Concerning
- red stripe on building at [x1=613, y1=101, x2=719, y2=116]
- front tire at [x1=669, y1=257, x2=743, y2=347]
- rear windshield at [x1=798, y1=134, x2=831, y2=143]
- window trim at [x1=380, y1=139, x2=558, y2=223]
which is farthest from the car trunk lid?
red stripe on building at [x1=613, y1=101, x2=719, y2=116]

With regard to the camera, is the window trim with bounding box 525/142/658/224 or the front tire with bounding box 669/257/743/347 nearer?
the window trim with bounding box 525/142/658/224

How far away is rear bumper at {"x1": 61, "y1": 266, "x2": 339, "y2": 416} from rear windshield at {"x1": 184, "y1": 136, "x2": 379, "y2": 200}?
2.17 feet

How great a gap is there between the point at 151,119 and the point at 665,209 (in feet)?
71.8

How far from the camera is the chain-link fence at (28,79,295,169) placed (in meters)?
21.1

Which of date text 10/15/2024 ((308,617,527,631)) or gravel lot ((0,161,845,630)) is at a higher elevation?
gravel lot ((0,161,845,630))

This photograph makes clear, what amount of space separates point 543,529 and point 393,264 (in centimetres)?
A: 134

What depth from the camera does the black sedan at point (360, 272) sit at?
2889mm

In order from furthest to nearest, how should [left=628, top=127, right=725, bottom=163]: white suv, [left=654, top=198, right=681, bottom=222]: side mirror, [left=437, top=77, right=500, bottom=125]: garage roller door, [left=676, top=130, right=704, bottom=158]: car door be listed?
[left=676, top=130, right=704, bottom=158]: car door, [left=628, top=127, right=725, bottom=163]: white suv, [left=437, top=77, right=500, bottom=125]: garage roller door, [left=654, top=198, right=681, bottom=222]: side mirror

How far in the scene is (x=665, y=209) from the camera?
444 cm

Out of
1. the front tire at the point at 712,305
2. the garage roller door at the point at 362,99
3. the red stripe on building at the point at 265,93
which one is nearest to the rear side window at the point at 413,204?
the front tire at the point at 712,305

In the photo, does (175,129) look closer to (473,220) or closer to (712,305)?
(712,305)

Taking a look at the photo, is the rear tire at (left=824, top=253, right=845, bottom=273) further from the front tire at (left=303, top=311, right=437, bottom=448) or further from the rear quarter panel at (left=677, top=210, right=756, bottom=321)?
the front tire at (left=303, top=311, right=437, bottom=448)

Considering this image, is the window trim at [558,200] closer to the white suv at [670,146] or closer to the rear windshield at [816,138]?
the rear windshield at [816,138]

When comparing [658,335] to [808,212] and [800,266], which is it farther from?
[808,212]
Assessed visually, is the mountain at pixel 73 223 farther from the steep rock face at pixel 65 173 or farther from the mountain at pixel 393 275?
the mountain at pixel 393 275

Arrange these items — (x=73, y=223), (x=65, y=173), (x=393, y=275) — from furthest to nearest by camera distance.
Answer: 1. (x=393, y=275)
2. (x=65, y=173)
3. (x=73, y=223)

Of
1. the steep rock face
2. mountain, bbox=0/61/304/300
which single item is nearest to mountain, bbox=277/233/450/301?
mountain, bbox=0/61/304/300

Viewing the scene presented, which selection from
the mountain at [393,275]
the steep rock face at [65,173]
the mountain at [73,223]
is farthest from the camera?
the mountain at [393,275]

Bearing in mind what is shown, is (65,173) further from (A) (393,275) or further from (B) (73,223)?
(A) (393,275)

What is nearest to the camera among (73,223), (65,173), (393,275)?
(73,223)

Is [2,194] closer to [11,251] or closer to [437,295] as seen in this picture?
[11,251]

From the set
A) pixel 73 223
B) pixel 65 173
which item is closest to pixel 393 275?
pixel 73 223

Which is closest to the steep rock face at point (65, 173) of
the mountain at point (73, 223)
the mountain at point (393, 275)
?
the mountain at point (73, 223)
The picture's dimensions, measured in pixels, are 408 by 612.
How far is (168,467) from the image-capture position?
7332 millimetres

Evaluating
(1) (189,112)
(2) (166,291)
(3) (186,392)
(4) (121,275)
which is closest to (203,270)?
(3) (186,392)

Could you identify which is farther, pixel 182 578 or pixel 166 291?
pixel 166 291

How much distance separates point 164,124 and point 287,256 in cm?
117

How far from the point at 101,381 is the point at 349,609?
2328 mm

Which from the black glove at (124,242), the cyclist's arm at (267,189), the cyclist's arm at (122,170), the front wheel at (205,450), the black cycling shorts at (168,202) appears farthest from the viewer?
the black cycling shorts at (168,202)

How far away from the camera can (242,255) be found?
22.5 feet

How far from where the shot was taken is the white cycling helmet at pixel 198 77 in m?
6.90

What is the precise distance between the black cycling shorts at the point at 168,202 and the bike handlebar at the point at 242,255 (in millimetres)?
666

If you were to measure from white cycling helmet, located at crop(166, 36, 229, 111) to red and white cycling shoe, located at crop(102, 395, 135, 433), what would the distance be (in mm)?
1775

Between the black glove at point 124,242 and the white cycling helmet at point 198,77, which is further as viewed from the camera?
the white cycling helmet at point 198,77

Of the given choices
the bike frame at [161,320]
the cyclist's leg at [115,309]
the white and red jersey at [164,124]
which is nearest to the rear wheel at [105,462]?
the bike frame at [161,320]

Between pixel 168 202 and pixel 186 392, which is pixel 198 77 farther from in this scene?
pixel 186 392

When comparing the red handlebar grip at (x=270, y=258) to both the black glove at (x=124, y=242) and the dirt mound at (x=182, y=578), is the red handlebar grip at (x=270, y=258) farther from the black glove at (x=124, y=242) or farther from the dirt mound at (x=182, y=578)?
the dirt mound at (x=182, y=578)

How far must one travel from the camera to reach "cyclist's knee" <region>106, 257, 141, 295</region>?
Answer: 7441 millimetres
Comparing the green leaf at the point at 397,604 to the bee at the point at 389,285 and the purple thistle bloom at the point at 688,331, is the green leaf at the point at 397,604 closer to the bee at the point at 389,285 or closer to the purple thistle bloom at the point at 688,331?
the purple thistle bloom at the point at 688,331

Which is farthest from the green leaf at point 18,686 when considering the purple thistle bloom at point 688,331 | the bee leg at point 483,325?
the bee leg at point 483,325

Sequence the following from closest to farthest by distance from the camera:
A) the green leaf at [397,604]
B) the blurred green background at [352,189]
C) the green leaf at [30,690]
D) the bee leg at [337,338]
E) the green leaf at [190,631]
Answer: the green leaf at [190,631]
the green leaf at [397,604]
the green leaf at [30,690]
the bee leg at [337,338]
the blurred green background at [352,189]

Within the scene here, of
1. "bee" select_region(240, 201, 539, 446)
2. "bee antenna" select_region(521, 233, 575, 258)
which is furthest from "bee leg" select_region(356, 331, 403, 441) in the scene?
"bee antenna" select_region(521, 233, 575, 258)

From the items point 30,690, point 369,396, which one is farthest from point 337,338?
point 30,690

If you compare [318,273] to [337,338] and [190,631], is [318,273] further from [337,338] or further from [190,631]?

* **PROBLEM REQUIREMENTS**:
Could you render the listing as a Markdown table with the columns Row and Listing Line, running from the line with "In the photo, does" up to and including the line with "7332 millimetres", numbering each row and leaving out blank lines?

* **WRITTEN RESPONSE**:
| Row | Listing Line |
|---|---|
| 1 | In the photo, does (175,129) look closer to (473,220) or closer to (712,305)? |
| 2 | (712,305) |
| 3 | Taking a look at the photo, is the rear tire at (left=824, top=253, right=845, bottom=273) further from the front tire at (left=303, top=311, right=437, bottom=448) or further from the rear quarter panel at (left=677, top=210, right=756, bottom=321)? |
| 4 | the front tire at (left=303, top=311, right=437, bottom=448) |
| 5 | Considering this image, is the window trim at [558,200] closer to the white suv at [670,146] or closer to the rear windshield at [816,138]? |
| 6 | the rear windshield at [816,138] |
| 7 | When comparing [658,335] to [808,212] and [800,266], which is it farther from? |
| 8 | [808,212] |
| 9 | Assessed visually, is the mountain at pixel 73 223 farther from the steep rock face at pixel 65 173 or farther from the mountain at pixel 393 275? |
| 10 | the mountain at pixel 393 275 |
| 11 | Arrange these items — (x=73, y=223), (x=65, y=173), (x=393, y=275) — from furthest to nearest by camera distance. |
| 12 | Answer: 1. (x=393, y=275) |
| 13 | 2. (x=65, y=173) |
| 14 | 3. (x=73, y=223) |
| 15 | Of |
| 16 | 1. the steep rock face |
| 17 | 2. mountain, bbox=0/61/304/300 |
| 18 | which single item is nearest to mountain, bbox=277/233/450/301? |
| 19 | mountain, bbox=0/61/304/300 |
| 20 | Viewing the scene presented, which selection from |
| 21 | the mountain at [393,275] |
| 22 | the steep rock face at [65,173] |
| 23 | the mountain at [73,223] |
| 24 | is farthest from the camera? |
| 25 | the mountain at [393,275] |
| 26 | Bearing in mind what is shown, is (65,173) further from (A) (393,275) or further from (B) (73,223)? |
| 27 | (A) (393,275) |
| 28 | What is nearest to the camera among (73,223), (65,173), (393,275)? |
| 29 | (73,223) |
| 30 | Is [2,194] closer to [11,251] or closer to [437,295] as seen in this picture? |
| 31 | [11,251] |
| 32 | From the set |
| 33 | A) pixel 73 223 |
| 34 | B) pixel 65 173 |
| 35 | which item is closest to pixel 393 275? |
| 36 | pixel 73 223 |
| 37 | Which is closest to the steep rock face at point (65, 173) of |
| 38 | the mountain at point (73, 223) |
| 39 | the mountain at point (393, 275) |
| 40 | ? |
| 41 | the mountain at point (73, 223) |
| 42 | The picture's dimensions, measured in pixels, are 408 by 612. |
| 43 | How far is (168,467) from the image-capture position? |
| 44 | 7332 millimetres |